# Creating a Dataset
Here we will see how to create a dataset to use in Biom3d and some common mistakes.


## Format
For the moment, only 3 format are supported. 

### Folders
The simpliest way to create a Dataset is to use folders. You will need just a folder where you will place all your images. You can still use subfolder to separate your data if you want. For the instant, Biom3d support the following images formats :
- TIFF
- NIFTY
- NUMPY

#### Structure and naming
Let's say you have 2 datasets and you want to merge them into one (to do a single batch of predictions for example) while still separating them. You can do :
```
Raws
├───Dataset1
│   ├───1.tif
│   ├───2.tif
│   └───...
└───Dataset2
    └───...   
```
And give to Biom3d the folder raw. It will keep the structure in prediction in preprocessing :
```
Raws_preprocess
├───Dataset1
│   ├───1.tif
│   ├───2.tif
│   └───...
└───Dataset2
    └───...   

Or 

Prediction
└───MyModelName
    ├───Dataset1
    │   ├───1.tif
    │   ├───2.tif
    │   └───...
    └───Dataset2
        └───...
```
If you do training, or evaluation, you will need a label (or masks) folder. It work exactly the same way. However the label folder should follow exactly the same structure as raw.
```
Labels
├───Dataset1
│   ├───1.tif <- is the label of Raw/Dataset1/1.tif
│   ├───2.tif <- is the label of Raw/Dataset1/2.tif
│   └───...
└───Dataset2
    └───...   
```

Concerning the naming of the folder/images, you can do whatever you want (as long as label has the same structure as raw).

#### Common mistakes
##### Preprocessing with multiple datasets
If you have several datasets and you want to train a different model on each of them, you will preprocess the data. 
```
├───Raw1
│   └───...
├───Raw2
│   └───...
├───Label1
│   └───...
└───Label2
    └───...   
```
However, if you're note careful they may be an error of type `"Different number of masks/foreground and images"`. This is because the output of the different preprocessing are mixing.

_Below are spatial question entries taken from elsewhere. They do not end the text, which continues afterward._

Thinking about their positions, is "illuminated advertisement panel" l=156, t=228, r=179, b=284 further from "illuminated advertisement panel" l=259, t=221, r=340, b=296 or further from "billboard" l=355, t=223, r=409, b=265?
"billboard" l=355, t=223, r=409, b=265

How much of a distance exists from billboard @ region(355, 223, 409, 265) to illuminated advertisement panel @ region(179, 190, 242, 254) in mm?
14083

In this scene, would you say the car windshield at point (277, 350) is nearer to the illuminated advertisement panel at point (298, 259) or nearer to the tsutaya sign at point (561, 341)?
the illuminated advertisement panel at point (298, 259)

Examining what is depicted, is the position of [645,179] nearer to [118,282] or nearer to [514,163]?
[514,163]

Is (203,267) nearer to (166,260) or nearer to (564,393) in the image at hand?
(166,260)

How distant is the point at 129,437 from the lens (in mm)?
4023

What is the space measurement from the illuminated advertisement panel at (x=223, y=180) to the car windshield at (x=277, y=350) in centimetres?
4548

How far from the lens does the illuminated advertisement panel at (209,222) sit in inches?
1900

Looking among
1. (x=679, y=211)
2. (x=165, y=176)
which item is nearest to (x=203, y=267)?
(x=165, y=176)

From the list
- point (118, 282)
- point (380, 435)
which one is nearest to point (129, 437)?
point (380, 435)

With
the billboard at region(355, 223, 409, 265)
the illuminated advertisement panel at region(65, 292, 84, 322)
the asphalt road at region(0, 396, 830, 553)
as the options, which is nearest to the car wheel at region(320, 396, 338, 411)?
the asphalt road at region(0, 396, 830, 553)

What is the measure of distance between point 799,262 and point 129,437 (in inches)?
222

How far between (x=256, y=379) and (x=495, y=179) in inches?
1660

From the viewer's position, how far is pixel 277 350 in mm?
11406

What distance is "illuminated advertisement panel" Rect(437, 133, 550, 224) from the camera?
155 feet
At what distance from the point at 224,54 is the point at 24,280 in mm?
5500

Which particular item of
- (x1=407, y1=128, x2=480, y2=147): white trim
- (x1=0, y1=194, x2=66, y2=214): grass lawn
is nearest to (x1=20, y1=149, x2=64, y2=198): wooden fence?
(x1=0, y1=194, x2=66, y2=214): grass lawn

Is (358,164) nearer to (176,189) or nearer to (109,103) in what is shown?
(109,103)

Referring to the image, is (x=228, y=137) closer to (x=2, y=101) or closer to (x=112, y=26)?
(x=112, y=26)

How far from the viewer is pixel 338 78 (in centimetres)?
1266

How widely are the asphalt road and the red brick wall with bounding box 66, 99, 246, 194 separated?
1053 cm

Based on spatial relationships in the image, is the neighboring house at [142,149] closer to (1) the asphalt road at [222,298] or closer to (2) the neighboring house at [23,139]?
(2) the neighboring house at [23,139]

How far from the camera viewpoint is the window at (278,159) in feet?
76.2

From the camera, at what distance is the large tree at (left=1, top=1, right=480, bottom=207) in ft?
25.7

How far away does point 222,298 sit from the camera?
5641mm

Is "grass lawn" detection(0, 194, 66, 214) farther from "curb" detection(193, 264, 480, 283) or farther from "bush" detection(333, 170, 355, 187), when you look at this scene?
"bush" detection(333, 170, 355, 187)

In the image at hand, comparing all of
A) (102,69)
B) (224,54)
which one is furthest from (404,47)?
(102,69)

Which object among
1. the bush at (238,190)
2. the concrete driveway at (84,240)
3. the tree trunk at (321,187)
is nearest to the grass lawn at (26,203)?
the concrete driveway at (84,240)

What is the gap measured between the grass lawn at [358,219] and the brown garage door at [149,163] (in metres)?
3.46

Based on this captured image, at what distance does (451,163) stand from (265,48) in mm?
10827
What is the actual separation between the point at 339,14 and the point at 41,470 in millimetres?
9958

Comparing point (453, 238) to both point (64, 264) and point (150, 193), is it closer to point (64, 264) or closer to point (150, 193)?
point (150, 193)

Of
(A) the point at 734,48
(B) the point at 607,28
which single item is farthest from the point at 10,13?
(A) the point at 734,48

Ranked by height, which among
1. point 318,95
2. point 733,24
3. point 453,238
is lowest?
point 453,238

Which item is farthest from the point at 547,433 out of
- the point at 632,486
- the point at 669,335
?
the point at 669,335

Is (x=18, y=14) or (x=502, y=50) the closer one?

By default, preprocessing create output folder where Biom3d is started so you will have something like :
```
├───Raw1
│   └───...
├───Raw1_out
│   └───...
├───Raw2
│   └───...
├───Raw2_out
│   └───...
├───Label1
│   └───...
├───Label1_out
│   └───...
├───Label2
│   └───...
├───Label2_out
│   └───...
└───fg_out
    └───...   
```
Noticed something ? Yes you have a preprocessed folder per `raw` and `label` folder, but only one for foreground, which mean that it mix both datasets. And that is the source of the error.
```
A simple way to solve this is to correctly separate your data set.
├───Dataset1
│   ├───Raw1
│   └───Label1
└───Dataset2
    ├───Raw2
    └───Label2  
```
Then to start Biom3d from the `Dataset` folder :
- In command line, simply open terminal directly in folder or cd inside then do the preprocess (and eventually train) command. If you are only doing preprocessing, you can also not change the structure but use `--img_outpath`, `--msk_outpath` and `--fg_outpath`. Note that by default, Biom3d call it's img and mask output the same name as the input with `_out` suffix and the foreground outdir `fg_out`.
- With GUI, before clicking on start locally, select the dataset folder with the folder selector.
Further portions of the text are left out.